◆ **Source**

** begin **

Eric Stevens

Fitness Speaker, Author & Personality

Eric Stevens is a health and fitness coach, trainer and practitioner. Eric has broadened that body focused fitness with writing, presenting and acting in order to reach people, change lives, and create dialogue.

Filtering by Tag: Self Awareness

Response Ability

I had my first summer job in junior high. My Dad knew someone who needed sort of a ‘gopher’ for a heavy equipment company. The job was located in the industrial area of Portland, which was full of warehouses, truck stops, and machine shops. Though it was a mere 20 minutes from where I lived, for an upper middle class kid from the suburbs, it might as well have been Greece.

My parents were emphatic that I get a summer job and felt the experience of working in the shop would be good for me, so every day my Mom drove me to and from work in the family sedan. To say the shop guys raised their eyebrows at this Mercedes chauffeured, smart-ass kid from the west side was an understatement. On my first day, I was asked to fetch a 7/16 wrench from the toolbox, and I just looked at the guy as if he were speaking a foreign language. “A what???”

** end **

Spatial relation data:
** begin **

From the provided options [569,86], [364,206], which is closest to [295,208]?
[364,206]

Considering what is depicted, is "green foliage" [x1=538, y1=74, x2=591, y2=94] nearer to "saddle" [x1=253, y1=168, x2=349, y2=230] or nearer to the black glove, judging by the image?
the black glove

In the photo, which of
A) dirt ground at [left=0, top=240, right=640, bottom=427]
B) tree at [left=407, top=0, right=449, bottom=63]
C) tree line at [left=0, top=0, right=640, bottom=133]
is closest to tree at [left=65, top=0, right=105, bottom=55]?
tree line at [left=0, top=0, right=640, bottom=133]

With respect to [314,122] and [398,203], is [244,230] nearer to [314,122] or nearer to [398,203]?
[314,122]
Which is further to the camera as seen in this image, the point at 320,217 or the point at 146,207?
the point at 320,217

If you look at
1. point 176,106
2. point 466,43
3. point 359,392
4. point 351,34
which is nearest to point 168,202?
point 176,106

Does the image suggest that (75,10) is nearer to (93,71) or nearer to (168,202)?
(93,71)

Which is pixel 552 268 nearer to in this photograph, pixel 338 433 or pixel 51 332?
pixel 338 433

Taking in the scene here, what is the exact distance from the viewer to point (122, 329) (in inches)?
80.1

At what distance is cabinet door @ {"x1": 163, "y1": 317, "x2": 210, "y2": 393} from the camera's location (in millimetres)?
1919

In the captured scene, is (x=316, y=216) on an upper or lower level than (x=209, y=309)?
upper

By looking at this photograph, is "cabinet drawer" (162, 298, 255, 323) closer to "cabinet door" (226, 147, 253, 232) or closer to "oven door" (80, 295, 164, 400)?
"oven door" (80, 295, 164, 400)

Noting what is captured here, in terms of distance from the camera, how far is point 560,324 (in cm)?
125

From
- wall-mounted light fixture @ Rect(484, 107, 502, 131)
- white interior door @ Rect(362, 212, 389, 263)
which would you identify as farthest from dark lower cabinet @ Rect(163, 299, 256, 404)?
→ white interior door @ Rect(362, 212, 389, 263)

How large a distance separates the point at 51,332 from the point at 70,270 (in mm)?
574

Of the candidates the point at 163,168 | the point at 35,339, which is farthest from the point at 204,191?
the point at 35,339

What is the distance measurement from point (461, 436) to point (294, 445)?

** end **

◆ **The problem**
In the essay about a first summer job, where was the heavy equipment company's job located?

◆ **Full output**
In the industrial area of Portland.